> [READING TEXT]
╔══
On 11 May 2016, an on-field brawl occurred in the third-round game of FA Cup between amateur club Wuhan Hongxing and first tier club Jiangsu Suning. Jiangsu's striker Ge Wei scored in the 7th minute of stoppage time as Jiangsu edged Wuhan Hongxing 1–0 and advanced to the next round. Players and staff of Wuhan Hongxing lost control and attacked their counterparts following the final whistle. Jiangsu's Xie Pengfei was hit onto the ground by several Wuhan players, while scorer Ge Wei was injured on his rib; many other Jiangsu's players also suffered injuries in the melee. Some reporters from Jiangsu were also assaulted in the incident. Jiangsu's staff Wu Bo, who was recording the match, was beaten up by a group of unidentified people.

Jiangsu Suning left Wuhan on a high-speed train immediately after the match. The officials of Wuhan Hongxing condemned the brawl and vowed to punish the players involved later that day. They also emphasized that the cause of the brawl could not ascribed to Wuhan only as they believed the goal celebration of Jiangsu was a deliberate provocation. On 12 May 2016, Wuhan Hongxing issued an apology to Jiangsu and announced that five players who were involved the brawl had been sacked by the club. However, Wuhan was exposed to use ineligible players in the match on the same day.

On 20 May 2016, the Chinese Football Association published the survey results and punishments. Jiangsu was awarded a 3–0 win. Wuhan Hongxing Bairun F.C. was fined 200,000 RMB and banned from all future matches organised by the Chinese Football Association. Six players and two staff of Wuhan received a life ban from football, four players of Wuhan received a 36-month ban from football and ten players of Wuhan received a 24-month ban from football.
╚══
> [ITEMS]
╔══
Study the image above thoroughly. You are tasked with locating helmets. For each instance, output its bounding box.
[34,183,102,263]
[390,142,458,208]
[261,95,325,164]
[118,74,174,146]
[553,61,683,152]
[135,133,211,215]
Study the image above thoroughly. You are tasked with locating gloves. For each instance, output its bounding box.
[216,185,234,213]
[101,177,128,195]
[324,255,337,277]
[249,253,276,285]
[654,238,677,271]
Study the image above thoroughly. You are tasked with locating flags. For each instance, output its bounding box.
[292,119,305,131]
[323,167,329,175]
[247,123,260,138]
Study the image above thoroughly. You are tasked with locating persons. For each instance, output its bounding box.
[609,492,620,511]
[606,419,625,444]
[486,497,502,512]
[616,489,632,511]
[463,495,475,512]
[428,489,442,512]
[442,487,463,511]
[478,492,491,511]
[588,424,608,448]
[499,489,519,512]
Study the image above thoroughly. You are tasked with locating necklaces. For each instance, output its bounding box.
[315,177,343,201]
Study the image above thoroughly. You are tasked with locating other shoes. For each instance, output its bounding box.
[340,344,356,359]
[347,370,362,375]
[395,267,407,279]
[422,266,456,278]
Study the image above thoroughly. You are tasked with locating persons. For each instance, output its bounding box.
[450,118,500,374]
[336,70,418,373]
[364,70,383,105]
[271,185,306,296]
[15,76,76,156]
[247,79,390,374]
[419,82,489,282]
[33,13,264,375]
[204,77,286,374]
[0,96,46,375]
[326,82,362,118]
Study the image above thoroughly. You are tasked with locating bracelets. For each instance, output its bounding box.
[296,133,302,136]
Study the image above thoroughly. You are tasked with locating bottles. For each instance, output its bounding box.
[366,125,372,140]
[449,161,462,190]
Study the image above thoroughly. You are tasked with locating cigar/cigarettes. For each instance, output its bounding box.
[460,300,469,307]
╚══
> [REQUIREMENTS]
1. According to the brawl text, how much was Wuhan Hongxing Bairun F.C. fined by the Chinese Football Association?
2. Duplicate the records, from their first line up to and including the line with "[449,161,462,190]".
The football text and the records have no connection to each other.

> [RESPONSES TO THE EXERCISE]
1. 200,000 RMB

2.
Study the image above thoroughly. You are tasked with locating helmets. For each instance, output its bounding box.
[34,183,102,263]
[390,142,458,208]
[261,95,325,164]
[118,74,174,146]
[553,61,683,152]
[135,133,211,215]
Study the image above thoroughly. You are tasked with locating gloves. For each instance, output its bounding box.
[216,185,234,213]
[101,177,128,195]
[324,255,337,277]
[249,253,276,285]
[654,238,677,271]
Study the image above thoroughly. You are tasked with locating flags. For each instance, output its bounding box.
[292,119,305,131]
[323,167,329,175]
[247,123,260,138]
Study the image above thoroughly. You are tasked with locating persons. For each instance, output its bounding box.
[609,492,620,511]
[606,419,625,444]
[486,497,502,512]
[616,489,632,511]
[463,495,475,512]
[428,489,442,512]
[442,487,463,511]
[478,492,491,511]
[588,424,608,448]
[499,489,519,512]
Study the image above thoroughly. You are tasked with locating necklaces. For each instance, output its bounding box.
[315,177,343,201]
Study the image above thoroughly. You are tasked with locating other shoes. For each instance, output its bounding box.
[340,344,356,359]
[347,370,362,375]
[395,267,407,279]
[422,266,456,278]
Study the image above thoroughly. You are tasked with locating persons. For each instance, output its bounding box.
[450,118,500,374]
[336,70,418,373]
[364,70,383,105]
[271,185,306,296]
[15,76,76,156]
[247,79,390,374]
[419,82,489,282]
[33,13,264,375]
[204,77,286,374]
[0,96,46,375]
[326,82,362,118]
Study the image above thoroughly. You are tasked with locating bracelets. For each instance, output its bounding box.
[296,133,302,136]
Study the image above thoroughly. You are tasked with locating bottles. For each instance, output its bounding box.
[366,125,372,140]
[449,161,462,190]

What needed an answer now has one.